At five o’clock this evening, the groceries all unloaded and put away, I put a pot of water on to boil and began to hotten up (as they say) some butter in a pot. I set the oven to pre-heat (375° or so). I sauteed some chopped onion in the butter, threw in the diced red peppers, and worked on making the bechamel. Flour; milk; looking good. I was feeling quite on top of things. I cooked the egg noodles, threw the peas in three minutes before the noodles were done so they could all drain together. Gina would have been proud. Scanning for cheese in the fridge I decided to not only put in the Colby-Jack, but also the last of a tub of powdered cheese I had from King Arthur Flour. It wasn’t enough to do much else with — maybe a teaspoon and a half of powdered cheese — but it wouldn’t hurt the sauce, I figured, so I dumped it in and stirred and stirred and stirred. “Gotta remember to not forget the tuna,” I said to myself as I stirred the sauce. I turned the heat down and went to drain the noodles and peas.

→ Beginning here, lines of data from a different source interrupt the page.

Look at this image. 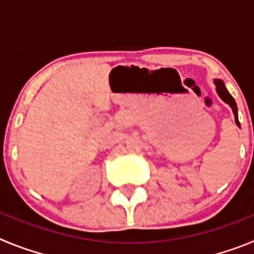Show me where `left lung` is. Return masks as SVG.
<instances>
[{"label":"left lung","mask_w":254,"mask_h":254,"mask_svg":"<svg viewBox=\"0 0 254 254\" xmlns=\"http://www.w3.org/2000/svg\"><path fill=\"white\" fill-rule=\"evenodd\" d=\"M215 84H216V90H217V94L220 95V98L232 107L233 113H234V117H235V123H237L238 126H241L239 125V121H238V109H237V104H235L234 98L229 94V91L226 90L225 85H224V82L221 81V80H215Z\"/></svg>","instance_id":"1"}]
</instances>
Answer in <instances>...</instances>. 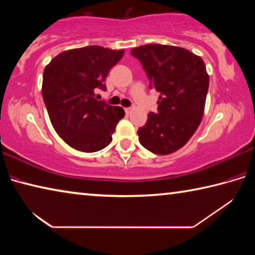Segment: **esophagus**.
Here are the masks:
<instances>
[{
    "label": "esophagus",
    "mask_w": 255,
    "mask_h": 255,
    "mask_svg": "<svg viewBox=\"0 0 255 255\" xmlns=\"http://www.w3.org/2000/svg\"><path fill=\"white\" fill-rule=\"evenodd\" d=\"M125 112H126V115H129L131 112V108L128 107V108H125Z\"/></svg>",
    "instance_id": "1"
}]
</instances>
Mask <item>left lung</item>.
Masks as SVG:
<instances>
[{
	"instance_id": "8db88e82",
	"label": "left lung",
	"mask_w": 255,
	"mask_h": 255,
	"mask_svg": "<svg viewBox=\"0 0 255 255\" xmlns=\"http://www.w3.org/2000/svg\"><path fill=\"white\" fill-rule=\"evenodd\" d=\"M149 80L159 92L157 114L149 112L138 129L139 143L149 152L167 155L180 149L200 125L209 76L199 56L181 47L150 44L132 48Z\"/></svg>"
}]
</instances>
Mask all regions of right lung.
I'll return each instance as SVG.
<instances>
[{
  "instance_id": "1",
  "label": "right lung",
  "mask_w": 255,
  "mask_h": 255,
  "mask_svg": "<svg viewBox=\"0 0 255 255\" xmlns=\"http://www.w3.org/2000/svg\"><path fill=\"white\" fill-rule=\"evenodd\" d=\"M125 50L88 46L60 53L45 67L42 98L56 132L71 147L98 152L112 140L125 111L98 101V90L106 91L108 73Z\"/></svg>"
}]
</instances>
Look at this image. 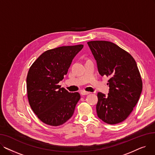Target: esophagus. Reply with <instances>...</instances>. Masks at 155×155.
<instances>
[{
	"instance_id": "34e87169",
	"label": "esophagus",
	"mask_w": 155,
	"mask_h": 155,
	"mask_svg": "<svg viewBox=\"0 0 155 155\" xmlns=\"http://www.w3.org/2000/svg\"><path fill=\"white\" fill-rule=\"evenodd\" d=\"M91 92H87V91H82L81 92V94H82V95H87V94H90Z\"/></svg>"
}]
</instances>
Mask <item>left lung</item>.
Instances as JSON below:
<instances>
[{"label": "left lung", "mask_w": 155, "mask_h": 155, "mask_svg": "<svg viewBox=\"0 0 155 155\" xmlns=\"http://www.w3.org/2000/svg\"><path fill=\"white\" fill-rule=\"evenodd\" d=\"M101 76H109V92L97 94V116L104 123L116 124L131 113L142 92L143 83L136 61L117 45L106 41L87 42Z\"/></svg>", "instance_id": "obj_1"}]
</instances>
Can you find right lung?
Returning a JSON list of instances; mask_svg holds the SVG:
<instances>
[{
  "instance_id": "obj_1",
  "label": "right lung",
  "mask_w": 155,
  "mask_h": 155,
  "mask_svg": "<svg viewBox=\"0 0 155 155\" xmlns=\"http://www.w3.org/2000/svg\"><path fill=\"white\" fill-rule=\"evenodd\" d=\"M83 47L78 45L47 50L29 70L26 83L29 105L38 117L48 125H61L73 114L80 94L69 92L58 84Z\"/></svg>"
}]
</instances>
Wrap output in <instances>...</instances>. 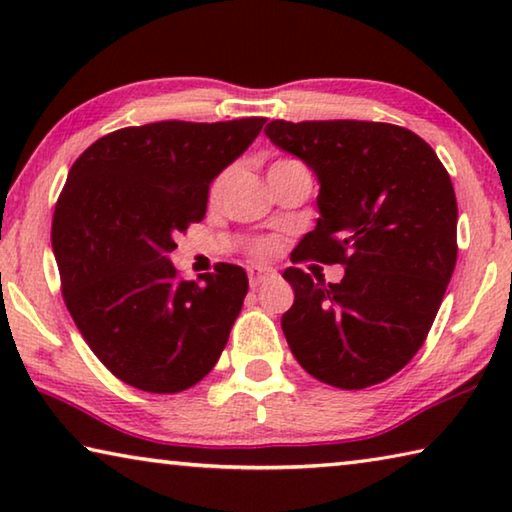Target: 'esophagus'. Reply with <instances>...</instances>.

My husband came home from work. “How are you?” I called to the front hall.

“Tired. Hungry,” came the response.
“Tuna noona coming up soonish,” I said. He said nothing, but came into the kitchen.
“Mmmm,” he said, staring over my shoulder. “Bechamel. Casserole?”
“I said I’m making tuna noona,” I said.
“I didn’t hear you,” he said. He poured himself a drink and stood against the kitchen counter. We got to talking about the differences between Catholic churches and Episcopalian churches. “Hey,” I said, “Can you help me spoon this sauce onto the noodles? The pot’s kind of heavy.”

“Boy, this looks great,” my husband said as he took charge of the pot. The noodles and peas were spread out in a greased baking pan, and the sauce covered them beautifully. I sprinkled the top with bread crumbs and Parmesan and put the pan into the oven. “All right,” I said. “Probably fifteen minutes, we should be ready to eat.”

“Cool,” my husband said, settling himself on the couch. I went upstairs to take care of mundane matters there, and it was after I’d spent ten mundane minutes upstairs that I gasped: I’d forgotten to put the tuna into the tuna casserole.

I ran downstairs. “I forgot to put the tuna in!” I wailed.

So this is how you make a Not Tuna Casserole: you do everything you’d do if you were making a tuna casserole, and then leave out the tuna.

There was a pause, and then my husband began to guffaw.

“What am I gonna do?” I asked. It really wasn’t clear to me that there was any fixing the problem; you can’t undo the casserole once it’s been in the oven ten minutes. To stir in the tuna then would mean ruining the topping.

“Just flake the tuna in when you’re serving it,” my husband suggested reasonably.

“I can’t believe I forgot the tuna,” I said. “We got to talking, and I was making the sauce, and it looked good, but I was distracted, and I forgot the tuna.”

Just then my daughter came in from the courtyard, where she’d been playing. “You forgot the tuna? So what’s in the casserole?”

“Everything but the tuna,” I said.

In the end, we mixed the drained, flaked tuna, straight from the can, into the piles of sauced noodles on our plates, and all of us were perfectly happy. Some of us even had thirds. There’s almost none leftover.

So that’s how you make a successful not tuna casserole: proceed as for tuna casserole, but leave out the tuna. Enjoy.